PCR amplification was successful in the 61 samples analyzed and the expected 101 bp band was obtained. In all of the 61 PCR products digested, only the bands of 52 and 32 bp were observed (Fig. 1). This indicates that all individuals had a normal BLAD genotype. Although in these individuals, it should be also observed the 17 pb band in this study, it was not possible its detection. However, this result does not constituted an unsolvable problem, since in the carrier individuals it should have been observed the 84 bp band and the affected individuals it should only the 84 bp band. Therefore, the 84 bp band was not present because the mutation was not present, whereas the 17 bp band was not detectable due to its small size.

There are at least three explanations for the results found in this study. First, it was only possible to sample cows grouped by their good health status, since the sick calves are kept by separate and are hidden from visitors.
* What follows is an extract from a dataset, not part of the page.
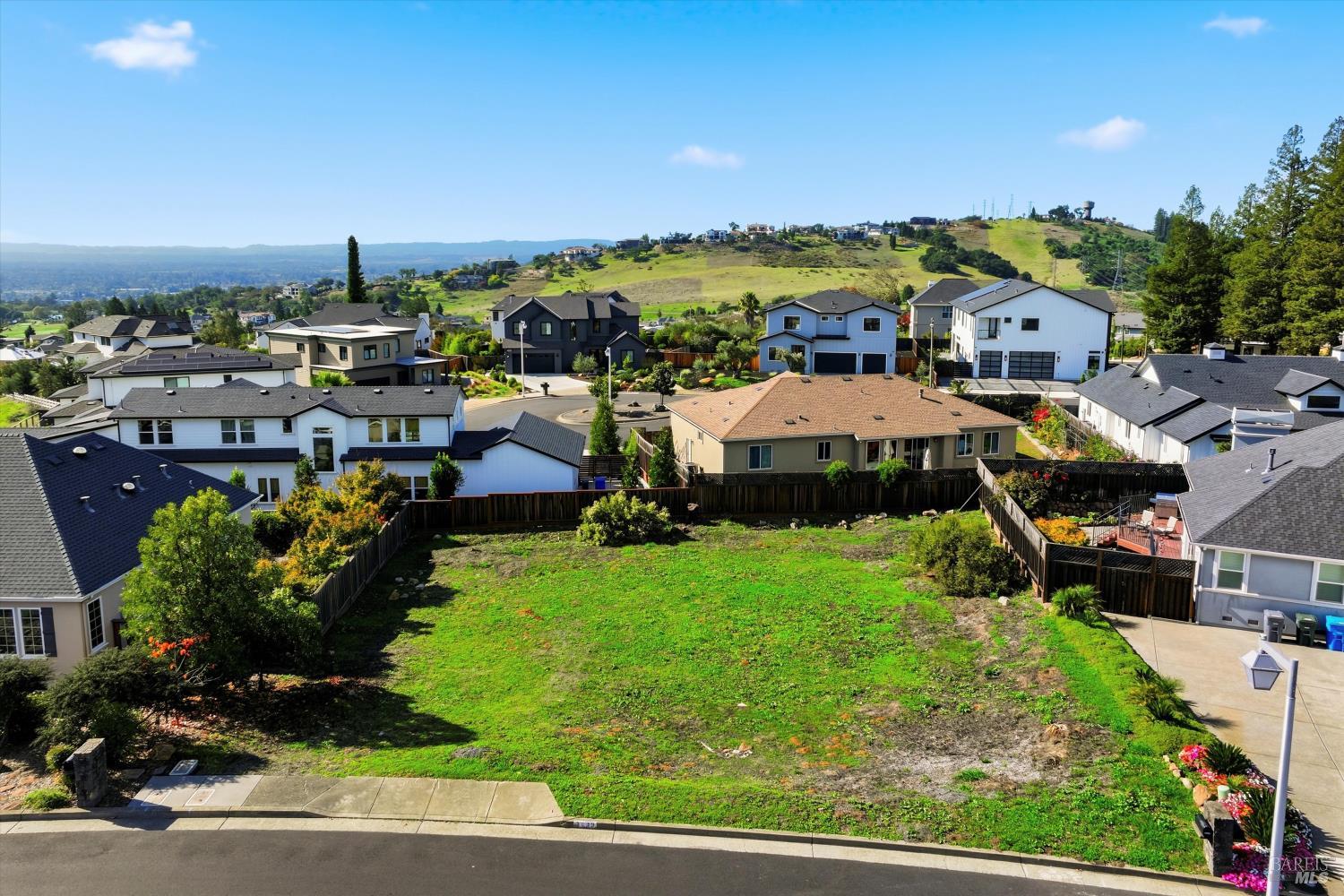 3639 Turnberry Circle Santa Rosa CA 95403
Fig. 1:	Visualization of restriction fragments produced by the αTaq1 enzyme on the PCR products. Lane 1: Molecular weight marker. Lane 2-11: Bands of 52 and 32 bp can be observed.
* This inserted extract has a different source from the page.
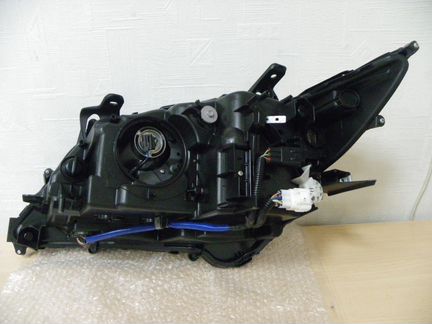 Фара правая Лексус ES200 es250 ES350 Рестайлинг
Therefore, it was very difficult to find animals with the disease. Second, it was not possible to analyze bulls, since in the herds analyzed there were only cows, which were serviced by AI, mostly by bulls kept in the USA and Canada. Third, the Holstein breeders are known to have one of the most rigorous record (both genealogical and production), as well as animal breeding programs, based in high quality AI bulls. Since, the USA had a detection program for BLAD carriers in Holstein animals, which allowed its frequency to drop to zero (Nagahata, 2004), it could be expected that the Mexican Holstein population, descendant of this animals, have also a very low or inexistent frequency of BLAD.

Similar results have been reported for countries such as Japan, where a frequency of 8.1% was found (Nagahata et al., 1997), whereas the overall frequency was 2.28% in Argentina (Poli et al., 1996). In Germany, the mutation rate declined from 11.6-9.9% (Tammen et al., 1996) and from 23-0% in the USA (Powell et al., 1996). No homozygotes with the mutation were found in Ukrania (Kostetskii et al., 1996). Also, other recent studies have found a very low or zero BLAD frequency in countries like Iran (Norouzy et al., 2005), Turkey (Akyuz and Ertugrul, 2006), India (Patel et al., 2007), Poland (Czarnik et al., 2007) and Germany (Schutz et al., 2008).

CONCLUSION

In agreement with other studies, the frequency found of BLAD in Northeast Mexico was very low in this case probably of zero. This result may indicate that because Mexican Holstein breeders use genetic material coming from the USA, country in which BLAD has been eliminated, the disease has also been eradicated in Mexico. This led us to conclude that genetic improvements programs aimed to detect animals carrying prejudicial mutations have a large positive impact in the animal industry and must be implemented for other genetic diseases.